Numonyx NOR and chip->mutex bug?

Wed Feb 9 14:52:23 EST 2011

On Feb 7, 2011, at 2:04 PM, Michael Cashwell wrote:

> To avoid masking the failure I think I need to collect information into a static buffer and printk the buffered data only on the error path. That way, the timing of the code hopefully won't change enough to hide the problem. That's more complicated to do, of course.
> 
> More as I find it.

I added a simple buffer to log the last N map_writes() in cfi_cmdset_0001.c. As expected, I had to be very selective about what and how much to log and the logging code itself could take enough on the hot path to make my failure vanish. But I have been able to distill down the results.
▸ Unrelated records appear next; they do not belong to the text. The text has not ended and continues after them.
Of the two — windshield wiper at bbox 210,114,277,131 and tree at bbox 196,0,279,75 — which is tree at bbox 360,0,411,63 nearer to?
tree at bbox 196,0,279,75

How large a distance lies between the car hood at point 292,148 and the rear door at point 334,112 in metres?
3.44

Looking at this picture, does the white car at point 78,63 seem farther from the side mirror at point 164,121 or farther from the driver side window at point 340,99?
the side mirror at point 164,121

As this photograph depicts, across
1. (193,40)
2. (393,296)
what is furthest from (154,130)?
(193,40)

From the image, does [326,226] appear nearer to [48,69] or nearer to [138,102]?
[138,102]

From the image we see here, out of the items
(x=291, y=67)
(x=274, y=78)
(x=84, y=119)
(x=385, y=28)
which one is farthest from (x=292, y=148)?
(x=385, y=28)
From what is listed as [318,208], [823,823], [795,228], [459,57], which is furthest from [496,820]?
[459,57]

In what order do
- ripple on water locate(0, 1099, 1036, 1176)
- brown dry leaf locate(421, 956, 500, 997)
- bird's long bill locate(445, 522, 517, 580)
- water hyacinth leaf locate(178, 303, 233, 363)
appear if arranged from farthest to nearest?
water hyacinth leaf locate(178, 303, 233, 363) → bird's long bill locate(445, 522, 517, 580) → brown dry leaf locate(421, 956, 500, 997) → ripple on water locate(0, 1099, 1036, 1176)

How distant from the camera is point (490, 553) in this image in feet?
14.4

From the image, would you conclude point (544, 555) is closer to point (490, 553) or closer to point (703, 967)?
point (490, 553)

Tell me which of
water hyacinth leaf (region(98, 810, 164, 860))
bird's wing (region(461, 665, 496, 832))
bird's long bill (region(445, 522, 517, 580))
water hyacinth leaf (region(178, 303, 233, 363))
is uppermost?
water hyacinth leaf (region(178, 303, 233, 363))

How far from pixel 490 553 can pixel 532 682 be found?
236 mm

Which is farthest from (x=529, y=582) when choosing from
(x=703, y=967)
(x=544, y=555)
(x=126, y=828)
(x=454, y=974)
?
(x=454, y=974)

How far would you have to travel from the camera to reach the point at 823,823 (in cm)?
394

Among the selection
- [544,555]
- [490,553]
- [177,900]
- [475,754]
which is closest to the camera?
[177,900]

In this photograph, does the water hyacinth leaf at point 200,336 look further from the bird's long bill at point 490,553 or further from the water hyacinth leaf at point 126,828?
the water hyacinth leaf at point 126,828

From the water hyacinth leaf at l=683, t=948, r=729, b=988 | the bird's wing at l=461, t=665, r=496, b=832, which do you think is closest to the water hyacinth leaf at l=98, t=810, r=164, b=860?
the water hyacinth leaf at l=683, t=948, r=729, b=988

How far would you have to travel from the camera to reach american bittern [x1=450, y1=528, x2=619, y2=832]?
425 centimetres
It doesn't look like a threading/locking/mutex problem after all. It looks like a straight timing issue on these chips. Here's my reduced log:

Dumping flash write history:
... ongoing write buffer data ...
...cfi_cmdset_0001.c line 1793 writes 216c  <     last data word
...cfi_cmdset_0001.c line 1808 writes 00d0  <---  write confirm
...cfi_cmdset_0001.c line 1051 writes 0050  +	  presumably the buffer write finished and called put_chip.
...cfi_cmdset_0001.c line 1052 writes 00d0  + <-- put_chip(), oldstate FL_ERASING -> erase resume.
...cfi_cmdset_0001.c line 1053 writes 0070  +     == 20µs delay or discard-read of status register here hides problem ===
...cfi_cmdset_0001.c line 832 writes 00b0   <---| erase suspend.
...cfi_cmdset_0001.c line 839 writes 0070   <---| presumably in get_chip/chip_ready for FL_WRITING at start of
...cfi_cmdset_0001.c line 1743 writes 00e8  <---  buffer write
...cfi_cmdset_0001.c line 1771 writes 01ff  <---  number of words
...cfi_cmdset_0001.c line 1793 writes 0001  <     data word 1
... 510 words of data ...
...cfi_cmdset_0001.c line 1793 writes 5c0c  <     data word 512
...cfi_cmdset_0001.c line 1808 writes 00d0  <---  write confirm
...cfi_cmdset_0001.c line 1829 writes 0050  +     write error path
...cfi_cmdset_0001.c line 1830 writes 0070  +     write error has been sensed
NOR Flash: buffer write error (block locked) status 0xffff (priv = (null), chip = c7cf2ef8)
UBI error: ubi_io_write: error -30 while writing 1960 bytes to PEB 30:57800, written 568 bytes
UBI warning: ubi_eba_write_leb: failed to write data to PEB 30
UBI warning: ubi_ro_mode: switch to read-only mode
UBIFS error (pid 404): ubifs_wbuf_write_nolock: cannot write 1956 bytes to LEB 17:57664, error -30
UBIFS warning (pid 404): ubifs_ro_mode: switched to read-only mode, error -30

So when a buffered write fails, it's when the previous write suspended an erase. But more specifically, it seems that if the suspended erase is resumed and then immediately suspended again things go off the rails. This is between entries for lines 1053 and 832 above.

The chip seems to malfunction if an erase-resume is followed "too soon" by an erase-suspend.

I'd like to do things like sys_gettid() or perhaps get_timeofday() but I find that if I log more than 2 words per map_write() the failure is masked. Still working on that.

The only other thing I've done is ensure that following an erase-suspend for (;;) loop that map_word_bitset(map, status, CMD(0x40)) is true. If not then the erase that was being suspended completed instead (which can happen according to the data sheet). That assertion has not failed in my testing so that's not my problem.

I'm still digging but it's really looking like a straight timing problem with this batch of chips. At what point should I declare defeat and propose my simple fix even though it's just for these chips? The file has several instances of similar "Parts XYZ act funny without this even though it should be unnecessary" workarounds.

-Mike